MathematicallyUnsound
MathematicallyUnsound

Reputation: 109

Solving a symmetric banded linear system with Cholesky factorisation

I'm trying to solve a linear system Ax=b, where A has been factorised by Cholesky decomposition, and A is stored using symmetric banded storage.

Given a symmetric, positive definite matrix, A, I've managed to implement a function that first transforms the matrix A into a symmetric banded format via the transformation A[i,j] = Ab[i-j,j] with j <= i < min(n,j+1+p) and p is the lower bandwidth. As an example, inputting A, we get output Ab

  [[1, 1, 0],   Ab=[[1, 2, 3],
A=[1, 2, 4],      [1, 4, 0]]
  [0, 4, 3]]

I have also implemented a function that applies Cholesky decomposition to Ab. I now need to implement forward and backward substitution to the banded Cholesky matrix. Given L (banded Cholesky factorisation of Ab) and b, I need to solve Lx=b, and I have based my algorithm off of a non-banded forward-backward substitution algorithm that is tested and works.

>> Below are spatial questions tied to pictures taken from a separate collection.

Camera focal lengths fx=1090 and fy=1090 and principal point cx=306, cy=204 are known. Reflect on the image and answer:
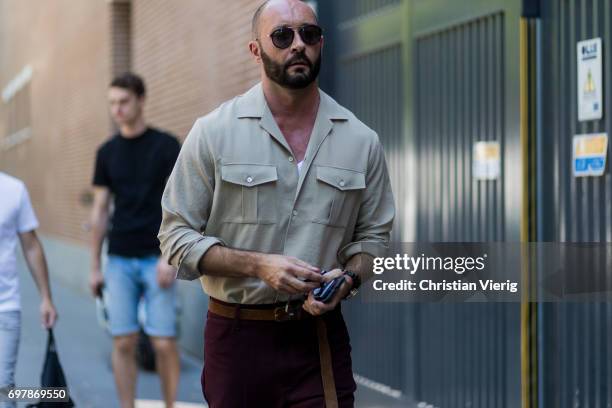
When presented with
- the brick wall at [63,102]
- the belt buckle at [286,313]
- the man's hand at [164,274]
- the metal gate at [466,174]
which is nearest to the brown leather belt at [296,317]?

My current banded algorithm is as follows, but I think my indices for the array slicing are wrong.

(n,m) = L.shape

# forward sub
for j in range(m):
    m = min(j+1+p,n)
    x[j] = x[j]/L[0,j]
    x[(j+1):m] = x[(j+1):m] - L[(j+1):m,j]*x[j]

# back sub
for j in range(n-1, -1, -1):
    m = max(0,j-p)
    x[j] = x[j]/L[0,j]
    diagonal = np.fliplr(L).diagonal(n-j-1)[1:]
    x[m:j] = x[m:j] - np.flip(diagonal*b[j])
return x

EDIT

I've updated the forward substitution algorithm to use a for loop instead of slicing.

for j in range(n):
    c = min(j+1+p,n)
     x[j] = x[j]/L[0,j]
     temp = x[j]
     for i in range(j+1,c):
          x[i] = x[i] - L[(j+i),j]*x[j]

Testing this code using A (thus p=1), and b (row sum, so x should be a vector of ones)

  [[12.0, 4.0, 0.0],   
A=[4.0, 2.0, -1.0],   b=[16.0, 5.0, 6.0]
  [0.0, -1.0, 7.0]]

Using non working symmetrically-stored algorithms we get the following outputs L (Cholesky factorisation) and x

  [[ 3.46410162,  0,          0        ]
L=[ 1.15470054,  0.81649658  0         ]   x=[1,1,1]
  [ 0,         -1.22474487,  2.34520788]]

and the output of the forward substitution is x_forward=[4.61880215,-0.40824829,2.34520788]. Testing this now with the symmetrically stored algorithm we get the Cholesky factorisation we get

L_sym=[[ 3.46410162,0.81649658,2.34520788]
       [ 1.15470054,-1.22474487,0        ]]

as expected, but the output of the forward substitution is x_sym_forward=[4.61880215,-0.40824829,6] so my updated algorithm seems to compute the first two entries correctly but then fails to compute the final entry. I've yet to attempt fixing the back substitution algorithm.